▸ **TASK TO COMPLETE**
Please copy the data below, renaming "camera" to "viewer" wherever it occurs and leaving everything else unchanged.

Data excerpted from a collection:

————————

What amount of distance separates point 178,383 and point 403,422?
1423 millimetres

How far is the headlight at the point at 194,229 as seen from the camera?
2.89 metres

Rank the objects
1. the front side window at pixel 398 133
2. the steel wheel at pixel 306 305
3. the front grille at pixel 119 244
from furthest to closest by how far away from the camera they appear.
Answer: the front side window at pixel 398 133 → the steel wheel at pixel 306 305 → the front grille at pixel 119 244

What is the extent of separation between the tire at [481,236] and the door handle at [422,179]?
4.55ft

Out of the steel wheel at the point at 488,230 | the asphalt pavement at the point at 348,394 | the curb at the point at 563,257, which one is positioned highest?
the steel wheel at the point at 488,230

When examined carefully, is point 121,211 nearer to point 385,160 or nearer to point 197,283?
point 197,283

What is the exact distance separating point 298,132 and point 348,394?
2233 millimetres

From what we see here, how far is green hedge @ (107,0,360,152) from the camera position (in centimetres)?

————————

▸ **FINAL RESULT**
What amount of distance separates point 178,383 and point 403,422?
1423 millimetres

How far is the headlight at the point at 194,229 as seen from the viewer?
2.89 metres

Rank the objects
1. the front side window at pixel 398 133
2. the steel wheel at pixel 306 305
3. the front grille at pixel 119 244
from furthest to closest by how far away from the viewer they appear.
Answer: the front side window at pixel 398 133 → the steel wheel at pixel 306 305 → the front grille at pixel 119 244

What is the extent of separation between the tire at [481,236] and the door handle at [422,179]?
4.55ft

Out of the steel wheel at the point at 488,230 | the asphalt pavement at the point at 348,394 | the curb at the point at 563,257, which one is positioned highest?
the steel wheel at the point at 488,230

When examined carefully, is point 121,211 nearer to point 385,160 or nearer to point 197,283?
point 197,283

What is the exact distance separating point 298,132 and point 348,394?
2233 millimetres

From what we see here, how far is green hedge @ (107,0,360,152) from the viewer position (in centimetres)?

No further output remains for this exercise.